La CGT, ses militants se sont engagés, tout au long de leur Histoire, au côté des salariés dans un combat tenace pour que leurs conditions de travail et de vie et celles de leurs familles s’améliorent.

Les luttes de générations de militants de la CGT pour le développement de la Sécurité Sociale sont reconnues. Sans l’action, pétitions et manifestations, sans l’apport trop souvent ignoré des militants administrateurs, des salariés de l’institution, rien de cette œuvre de vie n’existerait.

La place prise par le syndicalisme dans la résistance au nazisme, le besoin de protection sociale à l’issue de la seconde guerre mondiale, ont contribué à donner naissance au système de Sécurité Sociale dans notre pays.

Les ordonnances du 4 octobre 1945 seront mises en application par le ministre communiste du Travail, Ambroise Croizat, ancien Président de la commission du travail et des Affaires sociales de l’Assemblée nationale, Secrétaire général de la fédération CGT des Métaux, avec le concours de Pierre Laroque, conseiller d’Etat, directeur général des Assurances Sociales au ministère du Travail. Elles aboutiront à la loi dite de généralisation de la Sécurité sociale adoptée le 22 mai 1946.

La Sécurité sociale de 1945 avait pour but de mettre « l’homme à l’abri des besoins » en garantissant les travailleurs et leurs familles contre les risques de toute nature susceptibles de réduire ou supprimer leur capacité de gain, à couvrir les charges de maternité et de famille qu’ils supportent.

Les militants de la CGT ont joué un rôle déterminant pour la faire vivre ; car la gestion de la Sécurité sociale a été confiée aux salariés parce qu’ils la financent par les richesses créées par leur travail.

Le patronat n’a jamais accepté de voir prélever sur les richesses produites par les salariés une part pour financer leur protection sociale. Son action, pour récupérer à son profit ce financement qu’il qualifie de « charge », n’a jamais cessé. Pas plus que n’a cessé sa détermination à contester la légitimité du syndicalisme à gérer la Sécurité sociale.

Dès 1947, le patronat avec le soutien du gouvernement a travaillé à remettre en cause les droits, les niveaux de couverture sociale, les valeurs de solidarité du système.
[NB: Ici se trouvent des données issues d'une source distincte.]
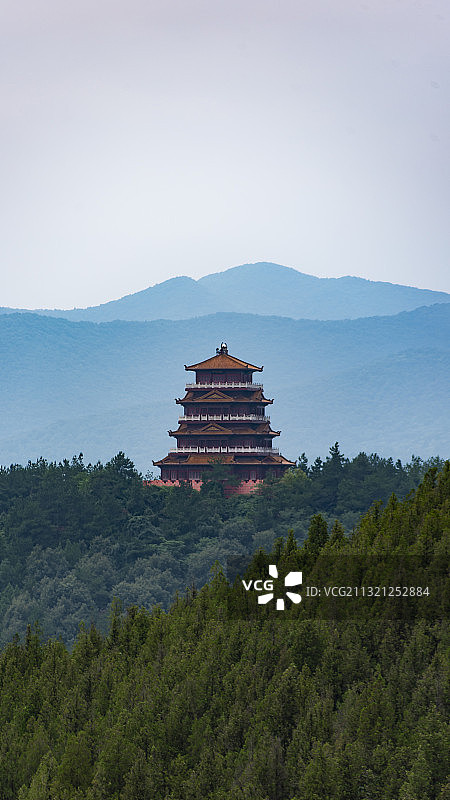 巍峨山中一座庙图片素材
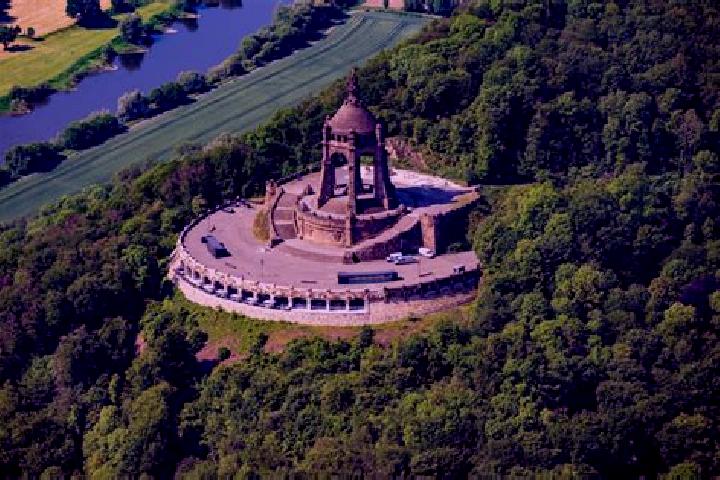 Nova, 25 — Escort in Porta Westfalica, Germany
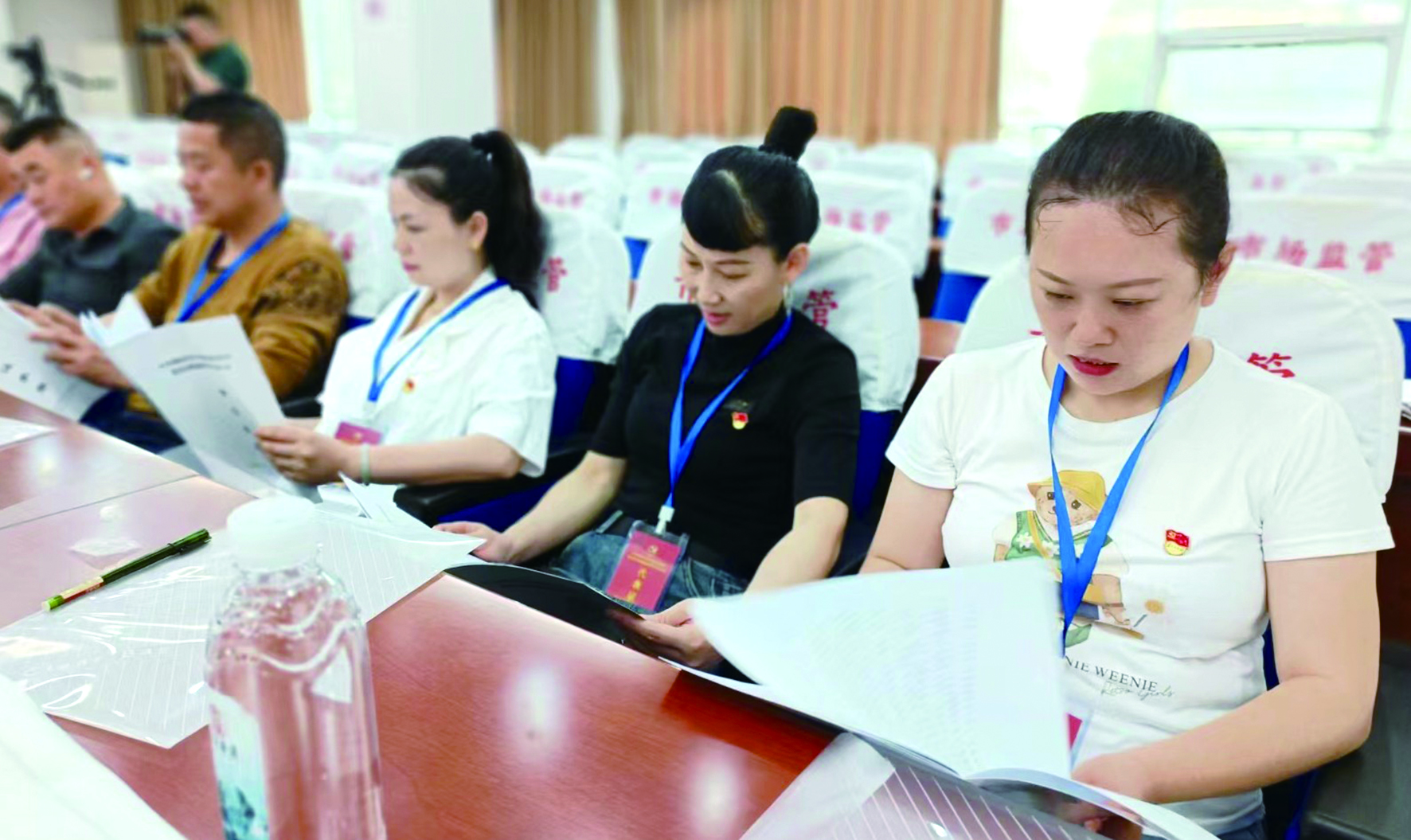 集團(tuán)公司黨委開展創(chuàng)先爭優(yōu)活動 推薦評選先進(jìn)基層黨組織、優(yōu)秀黨務(wù)工作者和優(yōu)秀共產(chǎn)黨員 （李高雄報道） 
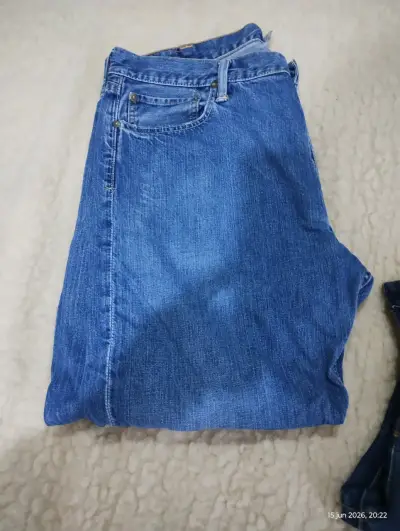 Jeans azules clásicos - miniatura 1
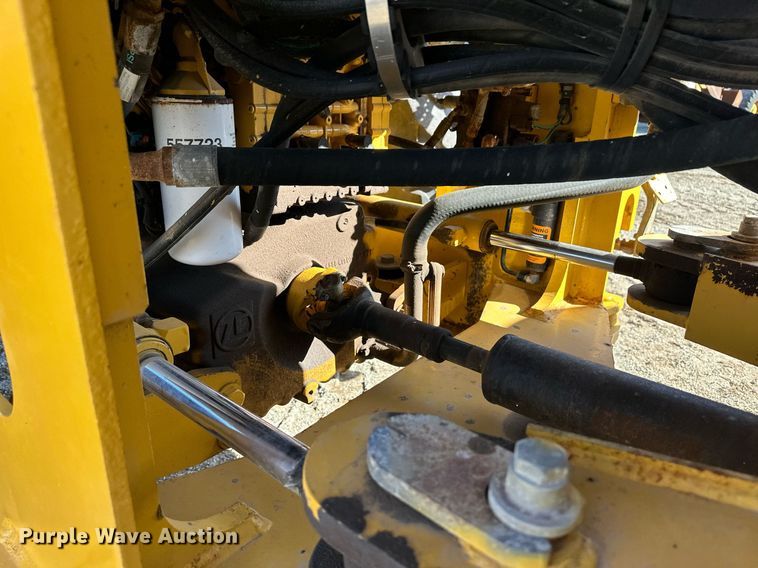 image for item OA9522 2006 John Deere 444J wheel loader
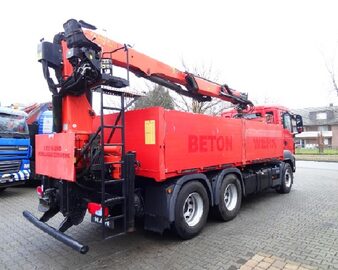 Skrzyniowy z dzwigiem 6x4Man TGS 26.400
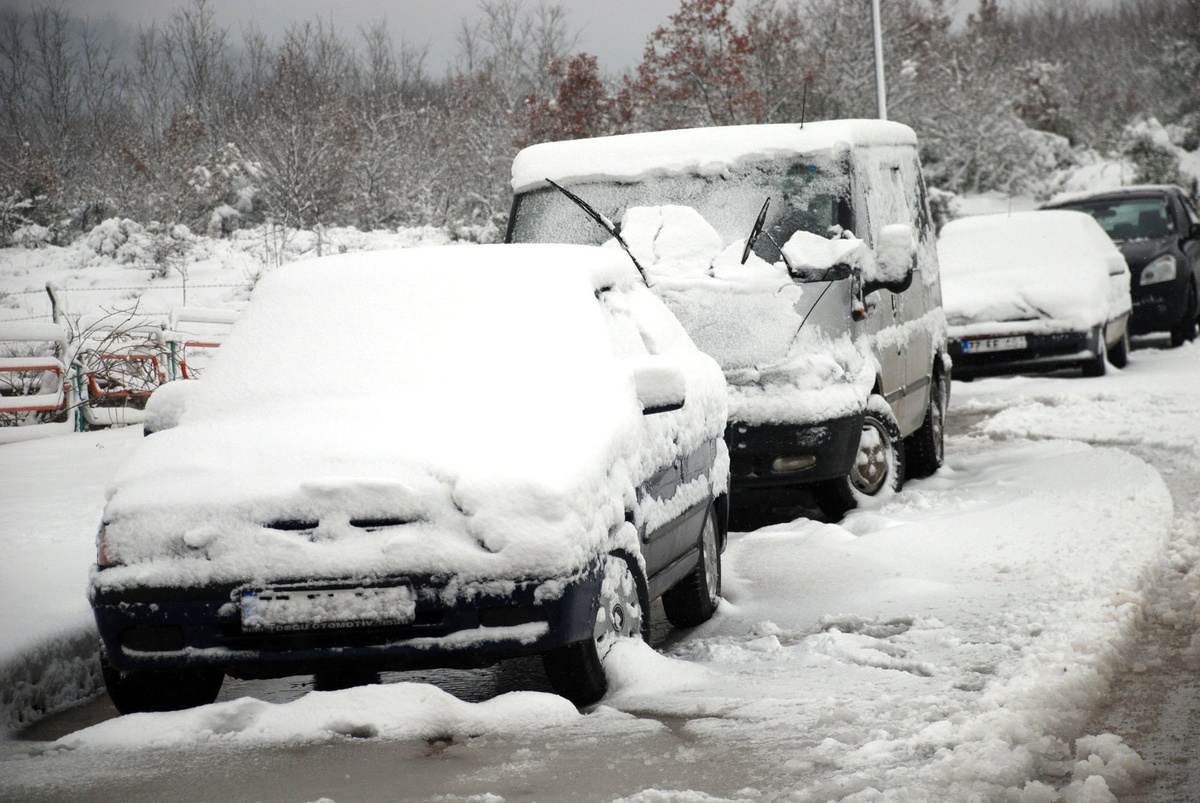 Yalova\'da Kar ve Fırtına Hayatı Felç Etti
Aujourd’hui, avec la réforme Douste-Blazy, le gouvernement franchit une étape supplémentaire dans le démantèlement de la Sécurité sociale. Les campagnes de culpabilisation des assurés, de renoncement, de contrainte budgétaire, ont pour but de préparer la privatisation.

La réforme des retraites de Fillon et celle de l’assurance maladie de Douste-Blazy, inspirées de la même logique libérale que celle du patronat, n’ont pas clos le débat sur les questions posées à notre société.

Bien au contraire, les réponses qu’elles apportent aux transformations importantes qui se sont opérées dans la société, aux aspirations et aux nouveaux besoins qui en découlent, marquent un recul de la protection sociale collective alors que le sentiment d’insécurité sociale n’a jamais été aussi fort.

L’enjeu crucial d’une réforme de la cotisation « patronale » est nié, les assurés sociaux - notamment les salariés et les malades - en sont les principales victimes.

Le débat sur le niveau des richesses créées à consacrer à la protection sociale, sur la place et le rôle du travail, sur le droit à l’emploi, sur la démocratie sociale, est plus que jamais nécessaire.

La CGT ne conteste pas les difficultés du système de Sécurité sociale, y compris la santé, dont le financement est fondé sur le travail.

Elles s’expliquent essentiellement par la faiblesse du taux d’emploi et du rythme de croissance économique, par le développement de la précarité, dont les effets conjugués diminuent les recettes et augmentent les dépenses.

C’est la raison pour laquelle la CGT milite pour une réforme de l’ensemble du système de protection sociale et de son financement, fondée sur la promotion de l’emploi stable et qualifié, la conquête d’une Sécurité sociale professionnelle.

Ce combat repose la démocratie comme un droit, une exigence, un outil pour reconquérir et gérer une Sécurité sociale de haut niveau, ouverte et généreuse.